• No results found

Effect 9A – Minder winst uit eigen bedrijven

Gemeenten ondervinden niet alleen directe gevolgen van de coronacrisis, maar ook indirecte.

Een aantal gemeenten in Nederland is (deels) eigenaar van een deelneming. Voorbeelden zijn gemeenten die aandeelhouder zijn van voetbalstadia, havens en nutsbedrijven. Omdat deze bedrijven in vele gevallen getroffen worden door de coronacrisis ondervinden, heeft dit ook nadelige effecten voor de gemeenten.

Een kwantitatieve inschatting is momenteel niet haalbaar

In zowel de interviews als de enquête hebben wij gevraagd naar de financiële effecten die gemeenten ondervinden betreffende eigen deelnemingen.

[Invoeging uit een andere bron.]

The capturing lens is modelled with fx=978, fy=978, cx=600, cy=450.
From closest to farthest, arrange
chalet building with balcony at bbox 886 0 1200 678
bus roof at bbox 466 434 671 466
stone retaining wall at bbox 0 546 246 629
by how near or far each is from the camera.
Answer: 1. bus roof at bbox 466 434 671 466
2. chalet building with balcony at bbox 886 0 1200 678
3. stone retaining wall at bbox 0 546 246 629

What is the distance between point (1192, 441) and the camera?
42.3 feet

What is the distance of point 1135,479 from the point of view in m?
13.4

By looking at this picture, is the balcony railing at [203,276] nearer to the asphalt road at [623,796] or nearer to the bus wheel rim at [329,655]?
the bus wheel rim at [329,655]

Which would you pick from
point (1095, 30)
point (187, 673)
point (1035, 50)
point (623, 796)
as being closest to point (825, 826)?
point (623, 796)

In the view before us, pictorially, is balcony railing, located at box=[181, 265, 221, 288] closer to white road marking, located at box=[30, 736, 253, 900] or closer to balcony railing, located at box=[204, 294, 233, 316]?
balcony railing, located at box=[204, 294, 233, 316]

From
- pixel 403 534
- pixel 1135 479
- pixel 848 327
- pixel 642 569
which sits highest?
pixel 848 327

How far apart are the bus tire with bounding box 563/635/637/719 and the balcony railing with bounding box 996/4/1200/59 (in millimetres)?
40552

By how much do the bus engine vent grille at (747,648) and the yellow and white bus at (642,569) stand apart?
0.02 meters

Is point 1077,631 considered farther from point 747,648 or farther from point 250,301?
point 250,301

Bij beide methoden kwam naar voren dat het voor gemeenten ontzettend lastig is om dit effect in te schatten. Gemeenten geven aan veelvuldig en intensief contact te hebben met de deelnemingen. Desondanks

bestond ten tijde van de interviews nog onvoldoende inzicht in de cijfers, waardoor gemeenten geen inschatting durven te maken. We hebben daarom besloten dit effect kwalitatief toe te lichten en geen kwantitatieve inschatting te maken.

De effecten voor G4-gemeenten verschillen sterk van de andere gemeenten

Vooropgesteld is het belangrijk om de verschillen tussen gemeenten in acht te nemen. Vooral de G4 en grote gemeenten hebben grote belangen in bedrijven. Bij kleine en middelgrote gemeenten lijkt het effect dat zij ondervinden vele malen kleiner. G4-gemeenten hebben belangen in grote deelnemingen die bovendien hard getroffen worden door de coronacrisis.

Op de korte termijn is dit voor de gemeenten vooral voelbaar doordat er geen dividend wordt uitgekeerd. Hierdoor loopt de gemeenten Amsterdam bijvoorbeeld alleen al op basis van haar deelneming in Schiphol bijna € 30 miljoen mis. Ook het havenbedrijf Rotterdam is een

voorbeeld waar de gemeente Rotterdam kenbaar maakt veel inkomsten mis te lopen.

Er bestaat nog veel onzekerheid over de financiële effecten

In de enquête hebben we gevraagd gemeenten het negatieve financiële effect in absolute bedragen aan te geven. Deze bedragen hebben wij afgezet tegen de totale baten op hun begroting van 2020. In bijna alle gevallen ligt het percentuele effect tussen de 0,05 en 0,5%.

Elke gemeente verwacht de grootste negatieve effecten in het worstcasescenario. Een aantal gemeenten verwacht alleen negatieve effecten in de realisatie en het worstcasescenario, en dus niet in het bestcasescenario. Een ander deel van de gemeenten geeft aan nog geen negatief financieel effect te ondervinden in de realisatie, maar wel in zowel het bestcase- als worstcasescenario.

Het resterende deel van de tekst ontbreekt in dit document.